1. What is Frank Tipler's theory on matter-energy conversion?

Frank Tipler's theory, known as the Omega Point Theory, proposes that advanced civilizations will eventually develop the technology to convert all matter in the universe into energy, leading to the creation of a super-intelligent, omnipotent being known as the Omega Point.

2. How does Tipler's theory explain the origin of the universe?

Tipler suggests that the Omega Point, with its vast intelligence and energy, could have created the universe as a means of ensuring its own existence. This idea is based on the concept of a closed timelike curve, where the future can influence the past, allowing for the creation of the universe by the Omega Point.

3. Is there evidence to support Tipler's theory?

At this time, there is no concrete evidence to support Tipler's theory. It is largely considered a speculative and controversial idea within the scientific community. However, Tipler argues that the theory is based on known physical laws and mathematical principles.

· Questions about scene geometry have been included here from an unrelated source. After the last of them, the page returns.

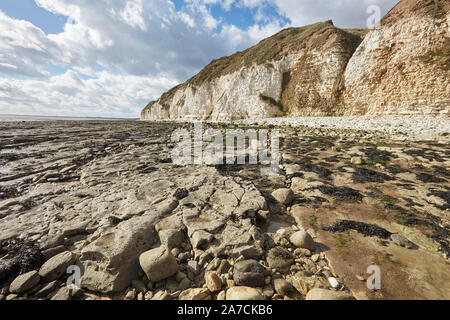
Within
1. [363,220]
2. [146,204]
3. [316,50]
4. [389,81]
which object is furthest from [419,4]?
[146,204]

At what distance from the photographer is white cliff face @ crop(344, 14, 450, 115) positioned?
1809 centimetres

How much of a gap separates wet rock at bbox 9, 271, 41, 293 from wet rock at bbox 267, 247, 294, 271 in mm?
3816

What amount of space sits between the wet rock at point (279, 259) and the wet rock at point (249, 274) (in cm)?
31

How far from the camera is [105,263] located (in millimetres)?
3047

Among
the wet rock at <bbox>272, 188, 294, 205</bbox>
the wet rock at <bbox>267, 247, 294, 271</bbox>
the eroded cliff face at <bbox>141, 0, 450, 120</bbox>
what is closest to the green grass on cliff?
the eroded cliff face at <bbox>141, 0, 450, 120</bbox>

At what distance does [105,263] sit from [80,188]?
15.1 ft

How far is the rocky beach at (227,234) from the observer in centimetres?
282

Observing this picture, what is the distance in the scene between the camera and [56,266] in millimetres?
3080

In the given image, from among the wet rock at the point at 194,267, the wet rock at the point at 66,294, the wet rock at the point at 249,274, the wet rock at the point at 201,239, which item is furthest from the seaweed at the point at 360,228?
the wet rock at the point at 66,294

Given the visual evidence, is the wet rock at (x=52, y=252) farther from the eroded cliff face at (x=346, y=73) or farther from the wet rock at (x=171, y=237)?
the eroded cliff face at (x=346, y=73)

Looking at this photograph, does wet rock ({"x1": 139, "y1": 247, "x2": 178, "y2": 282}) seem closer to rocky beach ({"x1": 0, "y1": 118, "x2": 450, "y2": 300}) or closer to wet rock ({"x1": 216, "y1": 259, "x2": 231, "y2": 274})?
rocky beach ({"x1": 0, "y1": 118, "x2": 450, "y2": 300})

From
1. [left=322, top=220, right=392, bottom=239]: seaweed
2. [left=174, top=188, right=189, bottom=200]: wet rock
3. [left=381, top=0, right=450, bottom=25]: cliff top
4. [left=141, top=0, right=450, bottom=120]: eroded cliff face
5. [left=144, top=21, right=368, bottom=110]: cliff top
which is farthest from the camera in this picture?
[left=144, top=21, right=368, bottom=110]: cliff top

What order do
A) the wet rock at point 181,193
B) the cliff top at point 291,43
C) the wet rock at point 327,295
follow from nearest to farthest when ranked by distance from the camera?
the wet rock at point 327,295, the wet rock at point 181,193, the cliff top at point 291,43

4. Are there any criticisms of Tipler's theory?

Many scientists have criticized Tipler's theory, citing the lack of evidence and the reliance on unproven concepts such as closed timelike curves and the existence of the Omega Point. Additionally, some argue that the theory goes against the laws of thermodynamics and the principle of cause and effect.

5. How does Tipler's theory relate to the concept of the singularity?

The concept of the singularity, or the point at which technology and intelligence become infinitely advanced, is a key component of Tipler's theory. Tipler suggests that the Omega Point represents the ultimate singularity, where all matter and energy is converted and unified into a single entity with unlimited power and knowledge.